Source excerpt |

:::

I hadn’t sewn my own quiver.
Recently I attended a science fiction convention in Boston, and looking at the list of events I was already feeling out of my depth. At what part of my geek life had I missed the transformation of dice wielding friendly misanthropes into polyamourous, leather clad martial arts experts? More importantly when did I stop being cool amongst the uncool?
I asked the science fiction author Jay Lake his thoughts on fan culture and he suggested my experiences are not that common: “One of the interesting characteristics of both the writer and fan communities within SF is a very strong social value placed on inclusion. When you see exclusionary cliquishness, it either arises from competition – the Star Wars people arguing with the Star Trek people, for example – or insecurity.”
But like any community with strong internal bonds, how easy is it for a newcomer to feel a part of? For two years or so I wrote a science fiction/fantasy book review column for the Boston Globe. I was pretty proud of it. Since sf/fantasy got so little coverage in the mainstream press, I only reviewed books I thought I could recommend, even as I was critical of them. After reviewing two books that I was quite fond of but suggested that too much science fiction is not character driven, I was lambasted on the now defunct, but extremely popular blog of the book review site Emerald City, which suggested that I was just one of those reviewers that hates science fiction. I felt like I had been kicked out of a club because someone in the locker room saw my circumcised penis.

:::

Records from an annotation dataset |

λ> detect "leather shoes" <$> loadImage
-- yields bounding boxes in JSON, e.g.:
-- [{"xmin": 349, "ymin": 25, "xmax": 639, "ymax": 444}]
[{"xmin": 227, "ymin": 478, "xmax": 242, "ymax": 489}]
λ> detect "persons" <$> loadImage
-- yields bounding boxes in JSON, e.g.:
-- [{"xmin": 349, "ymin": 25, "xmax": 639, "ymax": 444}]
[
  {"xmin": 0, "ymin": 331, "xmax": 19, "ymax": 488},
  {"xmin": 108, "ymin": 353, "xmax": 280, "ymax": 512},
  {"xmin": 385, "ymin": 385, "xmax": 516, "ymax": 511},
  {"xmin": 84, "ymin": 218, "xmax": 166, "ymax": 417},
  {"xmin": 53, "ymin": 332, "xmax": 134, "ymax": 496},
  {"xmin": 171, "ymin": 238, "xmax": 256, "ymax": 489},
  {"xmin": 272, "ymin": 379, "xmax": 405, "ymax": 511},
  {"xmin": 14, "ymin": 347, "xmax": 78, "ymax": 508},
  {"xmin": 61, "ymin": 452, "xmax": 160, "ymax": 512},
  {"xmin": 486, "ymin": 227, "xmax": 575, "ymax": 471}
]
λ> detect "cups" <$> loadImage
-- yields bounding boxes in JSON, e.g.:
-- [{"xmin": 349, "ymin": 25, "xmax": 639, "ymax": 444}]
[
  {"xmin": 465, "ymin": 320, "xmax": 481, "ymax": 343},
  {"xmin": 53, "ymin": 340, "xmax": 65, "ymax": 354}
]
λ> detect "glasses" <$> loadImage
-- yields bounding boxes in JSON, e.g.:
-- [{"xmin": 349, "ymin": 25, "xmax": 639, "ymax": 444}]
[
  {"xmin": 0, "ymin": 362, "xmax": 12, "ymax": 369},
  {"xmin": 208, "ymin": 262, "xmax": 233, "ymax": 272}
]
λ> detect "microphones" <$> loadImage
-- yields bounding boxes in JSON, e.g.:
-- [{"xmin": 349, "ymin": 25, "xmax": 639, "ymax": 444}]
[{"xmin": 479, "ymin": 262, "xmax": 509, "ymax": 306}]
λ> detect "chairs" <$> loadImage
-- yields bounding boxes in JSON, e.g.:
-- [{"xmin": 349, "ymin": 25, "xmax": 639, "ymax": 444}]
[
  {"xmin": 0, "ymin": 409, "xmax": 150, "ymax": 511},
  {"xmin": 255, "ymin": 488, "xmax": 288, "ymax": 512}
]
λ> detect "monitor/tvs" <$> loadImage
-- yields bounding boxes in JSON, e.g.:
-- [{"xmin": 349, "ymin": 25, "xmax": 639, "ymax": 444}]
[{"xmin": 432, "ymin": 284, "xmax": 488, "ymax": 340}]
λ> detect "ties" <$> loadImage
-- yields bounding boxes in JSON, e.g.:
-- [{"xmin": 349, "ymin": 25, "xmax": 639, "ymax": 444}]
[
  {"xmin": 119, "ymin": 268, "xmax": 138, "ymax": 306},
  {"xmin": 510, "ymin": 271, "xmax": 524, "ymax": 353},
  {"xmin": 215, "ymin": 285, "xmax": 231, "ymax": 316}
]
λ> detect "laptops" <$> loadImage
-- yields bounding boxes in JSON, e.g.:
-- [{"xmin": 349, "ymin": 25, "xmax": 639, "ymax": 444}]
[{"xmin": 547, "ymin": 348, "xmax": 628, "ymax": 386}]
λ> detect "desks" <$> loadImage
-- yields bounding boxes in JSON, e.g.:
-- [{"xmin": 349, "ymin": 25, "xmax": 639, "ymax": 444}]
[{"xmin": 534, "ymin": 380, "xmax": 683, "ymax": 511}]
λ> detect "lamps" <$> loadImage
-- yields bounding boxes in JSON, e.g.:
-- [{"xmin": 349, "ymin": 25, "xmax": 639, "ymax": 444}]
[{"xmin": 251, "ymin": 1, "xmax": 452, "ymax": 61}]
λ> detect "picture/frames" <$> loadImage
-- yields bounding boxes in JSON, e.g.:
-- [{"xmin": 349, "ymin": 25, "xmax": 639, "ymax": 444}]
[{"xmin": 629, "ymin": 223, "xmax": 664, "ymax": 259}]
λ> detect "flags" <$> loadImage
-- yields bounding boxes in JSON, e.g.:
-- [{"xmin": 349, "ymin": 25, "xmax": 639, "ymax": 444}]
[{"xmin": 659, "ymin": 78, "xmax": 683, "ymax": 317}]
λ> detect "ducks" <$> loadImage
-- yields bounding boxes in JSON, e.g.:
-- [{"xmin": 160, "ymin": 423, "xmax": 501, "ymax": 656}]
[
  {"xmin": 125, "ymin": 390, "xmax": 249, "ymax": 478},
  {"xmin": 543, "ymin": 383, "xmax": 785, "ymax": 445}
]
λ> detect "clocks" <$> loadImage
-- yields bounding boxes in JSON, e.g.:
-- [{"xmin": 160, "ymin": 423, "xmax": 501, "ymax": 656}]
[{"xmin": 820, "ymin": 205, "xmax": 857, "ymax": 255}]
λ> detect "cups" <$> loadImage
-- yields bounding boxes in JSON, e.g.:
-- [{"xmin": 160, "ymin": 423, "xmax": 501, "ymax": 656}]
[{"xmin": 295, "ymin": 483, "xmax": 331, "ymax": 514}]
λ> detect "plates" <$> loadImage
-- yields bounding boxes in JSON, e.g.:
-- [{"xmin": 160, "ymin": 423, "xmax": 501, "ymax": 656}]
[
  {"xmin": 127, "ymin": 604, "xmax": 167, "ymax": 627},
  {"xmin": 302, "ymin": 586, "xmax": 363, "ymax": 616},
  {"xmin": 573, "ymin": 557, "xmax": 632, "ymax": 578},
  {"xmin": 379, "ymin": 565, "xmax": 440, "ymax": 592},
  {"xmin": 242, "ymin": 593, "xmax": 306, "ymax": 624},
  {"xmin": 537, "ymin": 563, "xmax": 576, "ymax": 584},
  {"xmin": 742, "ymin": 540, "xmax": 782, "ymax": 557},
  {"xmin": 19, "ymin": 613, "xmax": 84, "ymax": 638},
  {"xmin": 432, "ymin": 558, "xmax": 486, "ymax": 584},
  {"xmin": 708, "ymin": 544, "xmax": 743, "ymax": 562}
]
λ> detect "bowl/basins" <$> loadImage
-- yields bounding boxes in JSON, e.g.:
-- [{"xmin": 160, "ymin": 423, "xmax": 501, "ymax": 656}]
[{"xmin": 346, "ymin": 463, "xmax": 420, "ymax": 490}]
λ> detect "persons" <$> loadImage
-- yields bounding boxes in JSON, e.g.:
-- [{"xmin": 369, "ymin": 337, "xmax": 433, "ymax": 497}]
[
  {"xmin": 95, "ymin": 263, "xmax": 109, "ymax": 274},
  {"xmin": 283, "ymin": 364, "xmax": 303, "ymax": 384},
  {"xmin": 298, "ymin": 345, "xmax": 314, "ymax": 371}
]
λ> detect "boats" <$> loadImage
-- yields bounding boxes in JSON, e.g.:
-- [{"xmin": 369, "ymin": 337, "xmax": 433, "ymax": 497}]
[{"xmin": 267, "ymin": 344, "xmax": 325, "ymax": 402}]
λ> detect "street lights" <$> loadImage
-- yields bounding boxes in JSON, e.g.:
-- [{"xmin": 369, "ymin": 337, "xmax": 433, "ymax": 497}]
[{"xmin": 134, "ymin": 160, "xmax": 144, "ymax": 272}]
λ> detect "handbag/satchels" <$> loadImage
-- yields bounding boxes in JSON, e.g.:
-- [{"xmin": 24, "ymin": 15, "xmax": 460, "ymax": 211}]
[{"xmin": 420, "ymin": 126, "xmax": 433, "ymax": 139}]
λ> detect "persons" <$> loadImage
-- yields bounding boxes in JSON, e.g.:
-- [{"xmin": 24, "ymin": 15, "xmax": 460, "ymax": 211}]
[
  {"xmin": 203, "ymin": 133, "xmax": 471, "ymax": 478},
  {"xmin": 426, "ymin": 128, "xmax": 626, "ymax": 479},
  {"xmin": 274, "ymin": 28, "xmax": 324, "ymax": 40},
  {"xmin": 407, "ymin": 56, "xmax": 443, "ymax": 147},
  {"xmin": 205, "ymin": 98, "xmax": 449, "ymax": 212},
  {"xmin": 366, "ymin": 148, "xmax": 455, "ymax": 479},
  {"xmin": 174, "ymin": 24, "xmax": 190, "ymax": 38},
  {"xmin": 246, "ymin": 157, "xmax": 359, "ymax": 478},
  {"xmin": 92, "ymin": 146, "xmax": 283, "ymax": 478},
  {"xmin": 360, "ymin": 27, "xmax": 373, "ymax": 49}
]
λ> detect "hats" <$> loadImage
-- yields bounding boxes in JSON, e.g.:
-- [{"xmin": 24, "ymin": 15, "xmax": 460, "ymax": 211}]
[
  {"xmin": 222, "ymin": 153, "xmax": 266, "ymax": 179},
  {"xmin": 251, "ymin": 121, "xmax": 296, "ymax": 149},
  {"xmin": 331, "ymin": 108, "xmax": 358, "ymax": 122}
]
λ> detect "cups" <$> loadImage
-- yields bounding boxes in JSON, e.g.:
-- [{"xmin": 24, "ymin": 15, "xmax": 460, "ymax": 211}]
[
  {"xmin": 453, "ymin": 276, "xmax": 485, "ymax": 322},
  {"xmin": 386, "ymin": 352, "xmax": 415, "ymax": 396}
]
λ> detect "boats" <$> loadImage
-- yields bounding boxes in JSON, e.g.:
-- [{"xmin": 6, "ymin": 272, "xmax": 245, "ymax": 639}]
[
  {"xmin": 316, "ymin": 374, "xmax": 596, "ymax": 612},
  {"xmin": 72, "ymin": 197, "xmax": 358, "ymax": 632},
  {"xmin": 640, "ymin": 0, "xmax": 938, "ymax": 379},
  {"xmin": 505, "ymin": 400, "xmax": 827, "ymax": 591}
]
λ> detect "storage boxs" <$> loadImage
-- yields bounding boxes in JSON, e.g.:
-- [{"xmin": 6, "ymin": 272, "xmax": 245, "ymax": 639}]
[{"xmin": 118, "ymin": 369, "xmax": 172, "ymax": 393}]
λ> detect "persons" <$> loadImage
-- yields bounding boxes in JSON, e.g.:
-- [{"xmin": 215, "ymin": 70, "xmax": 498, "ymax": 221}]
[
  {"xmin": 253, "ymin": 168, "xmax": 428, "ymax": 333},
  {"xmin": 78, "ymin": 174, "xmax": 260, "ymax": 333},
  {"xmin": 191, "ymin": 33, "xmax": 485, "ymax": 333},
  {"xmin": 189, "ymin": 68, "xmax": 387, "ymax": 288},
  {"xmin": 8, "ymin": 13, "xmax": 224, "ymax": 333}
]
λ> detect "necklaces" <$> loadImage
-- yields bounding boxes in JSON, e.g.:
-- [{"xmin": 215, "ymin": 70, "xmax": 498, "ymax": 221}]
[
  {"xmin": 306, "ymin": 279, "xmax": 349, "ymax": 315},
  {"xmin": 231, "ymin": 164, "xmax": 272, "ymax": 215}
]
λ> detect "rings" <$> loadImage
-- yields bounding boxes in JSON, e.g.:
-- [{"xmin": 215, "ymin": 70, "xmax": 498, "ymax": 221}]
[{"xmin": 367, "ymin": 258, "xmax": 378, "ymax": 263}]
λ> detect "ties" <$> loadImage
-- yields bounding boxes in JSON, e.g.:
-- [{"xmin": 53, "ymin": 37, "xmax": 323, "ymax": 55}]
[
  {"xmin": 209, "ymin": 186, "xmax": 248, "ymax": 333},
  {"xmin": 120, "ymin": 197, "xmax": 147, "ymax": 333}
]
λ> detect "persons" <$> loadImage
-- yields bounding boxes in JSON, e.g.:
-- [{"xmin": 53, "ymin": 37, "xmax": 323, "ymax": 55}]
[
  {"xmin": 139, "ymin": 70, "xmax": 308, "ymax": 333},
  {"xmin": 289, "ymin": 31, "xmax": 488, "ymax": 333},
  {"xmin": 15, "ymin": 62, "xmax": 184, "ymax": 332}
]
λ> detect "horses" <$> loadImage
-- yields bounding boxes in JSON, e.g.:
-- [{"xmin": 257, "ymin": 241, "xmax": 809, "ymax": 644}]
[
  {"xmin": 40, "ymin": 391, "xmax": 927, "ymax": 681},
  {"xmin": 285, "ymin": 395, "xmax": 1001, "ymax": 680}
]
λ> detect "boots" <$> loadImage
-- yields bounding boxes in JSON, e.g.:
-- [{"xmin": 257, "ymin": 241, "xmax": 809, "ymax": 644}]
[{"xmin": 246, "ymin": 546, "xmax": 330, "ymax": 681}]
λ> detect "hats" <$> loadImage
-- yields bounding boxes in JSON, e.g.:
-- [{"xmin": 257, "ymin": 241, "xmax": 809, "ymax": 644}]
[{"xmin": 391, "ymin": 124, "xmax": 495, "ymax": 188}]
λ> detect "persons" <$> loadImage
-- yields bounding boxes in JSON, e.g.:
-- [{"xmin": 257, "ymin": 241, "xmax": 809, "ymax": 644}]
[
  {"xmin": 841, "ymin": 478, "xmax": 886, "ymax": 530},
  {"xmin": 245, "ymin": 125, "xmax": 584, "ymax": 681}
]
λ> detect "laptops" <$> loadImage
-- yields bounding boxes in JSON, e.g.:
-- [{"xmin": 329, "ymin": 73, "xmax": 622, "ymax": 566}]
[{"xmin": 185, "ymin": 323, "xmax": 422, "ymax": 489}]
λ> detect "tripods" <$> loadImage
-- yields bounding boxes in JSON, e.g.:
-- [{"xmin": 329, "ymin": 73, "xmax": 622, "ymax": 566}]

:::

In the science fiction fandom essay, which newspaper carried the writer's science fiction and fantasy book review column? Rely only on the science fiction fandom essay, not on the records.

The Boston Globe.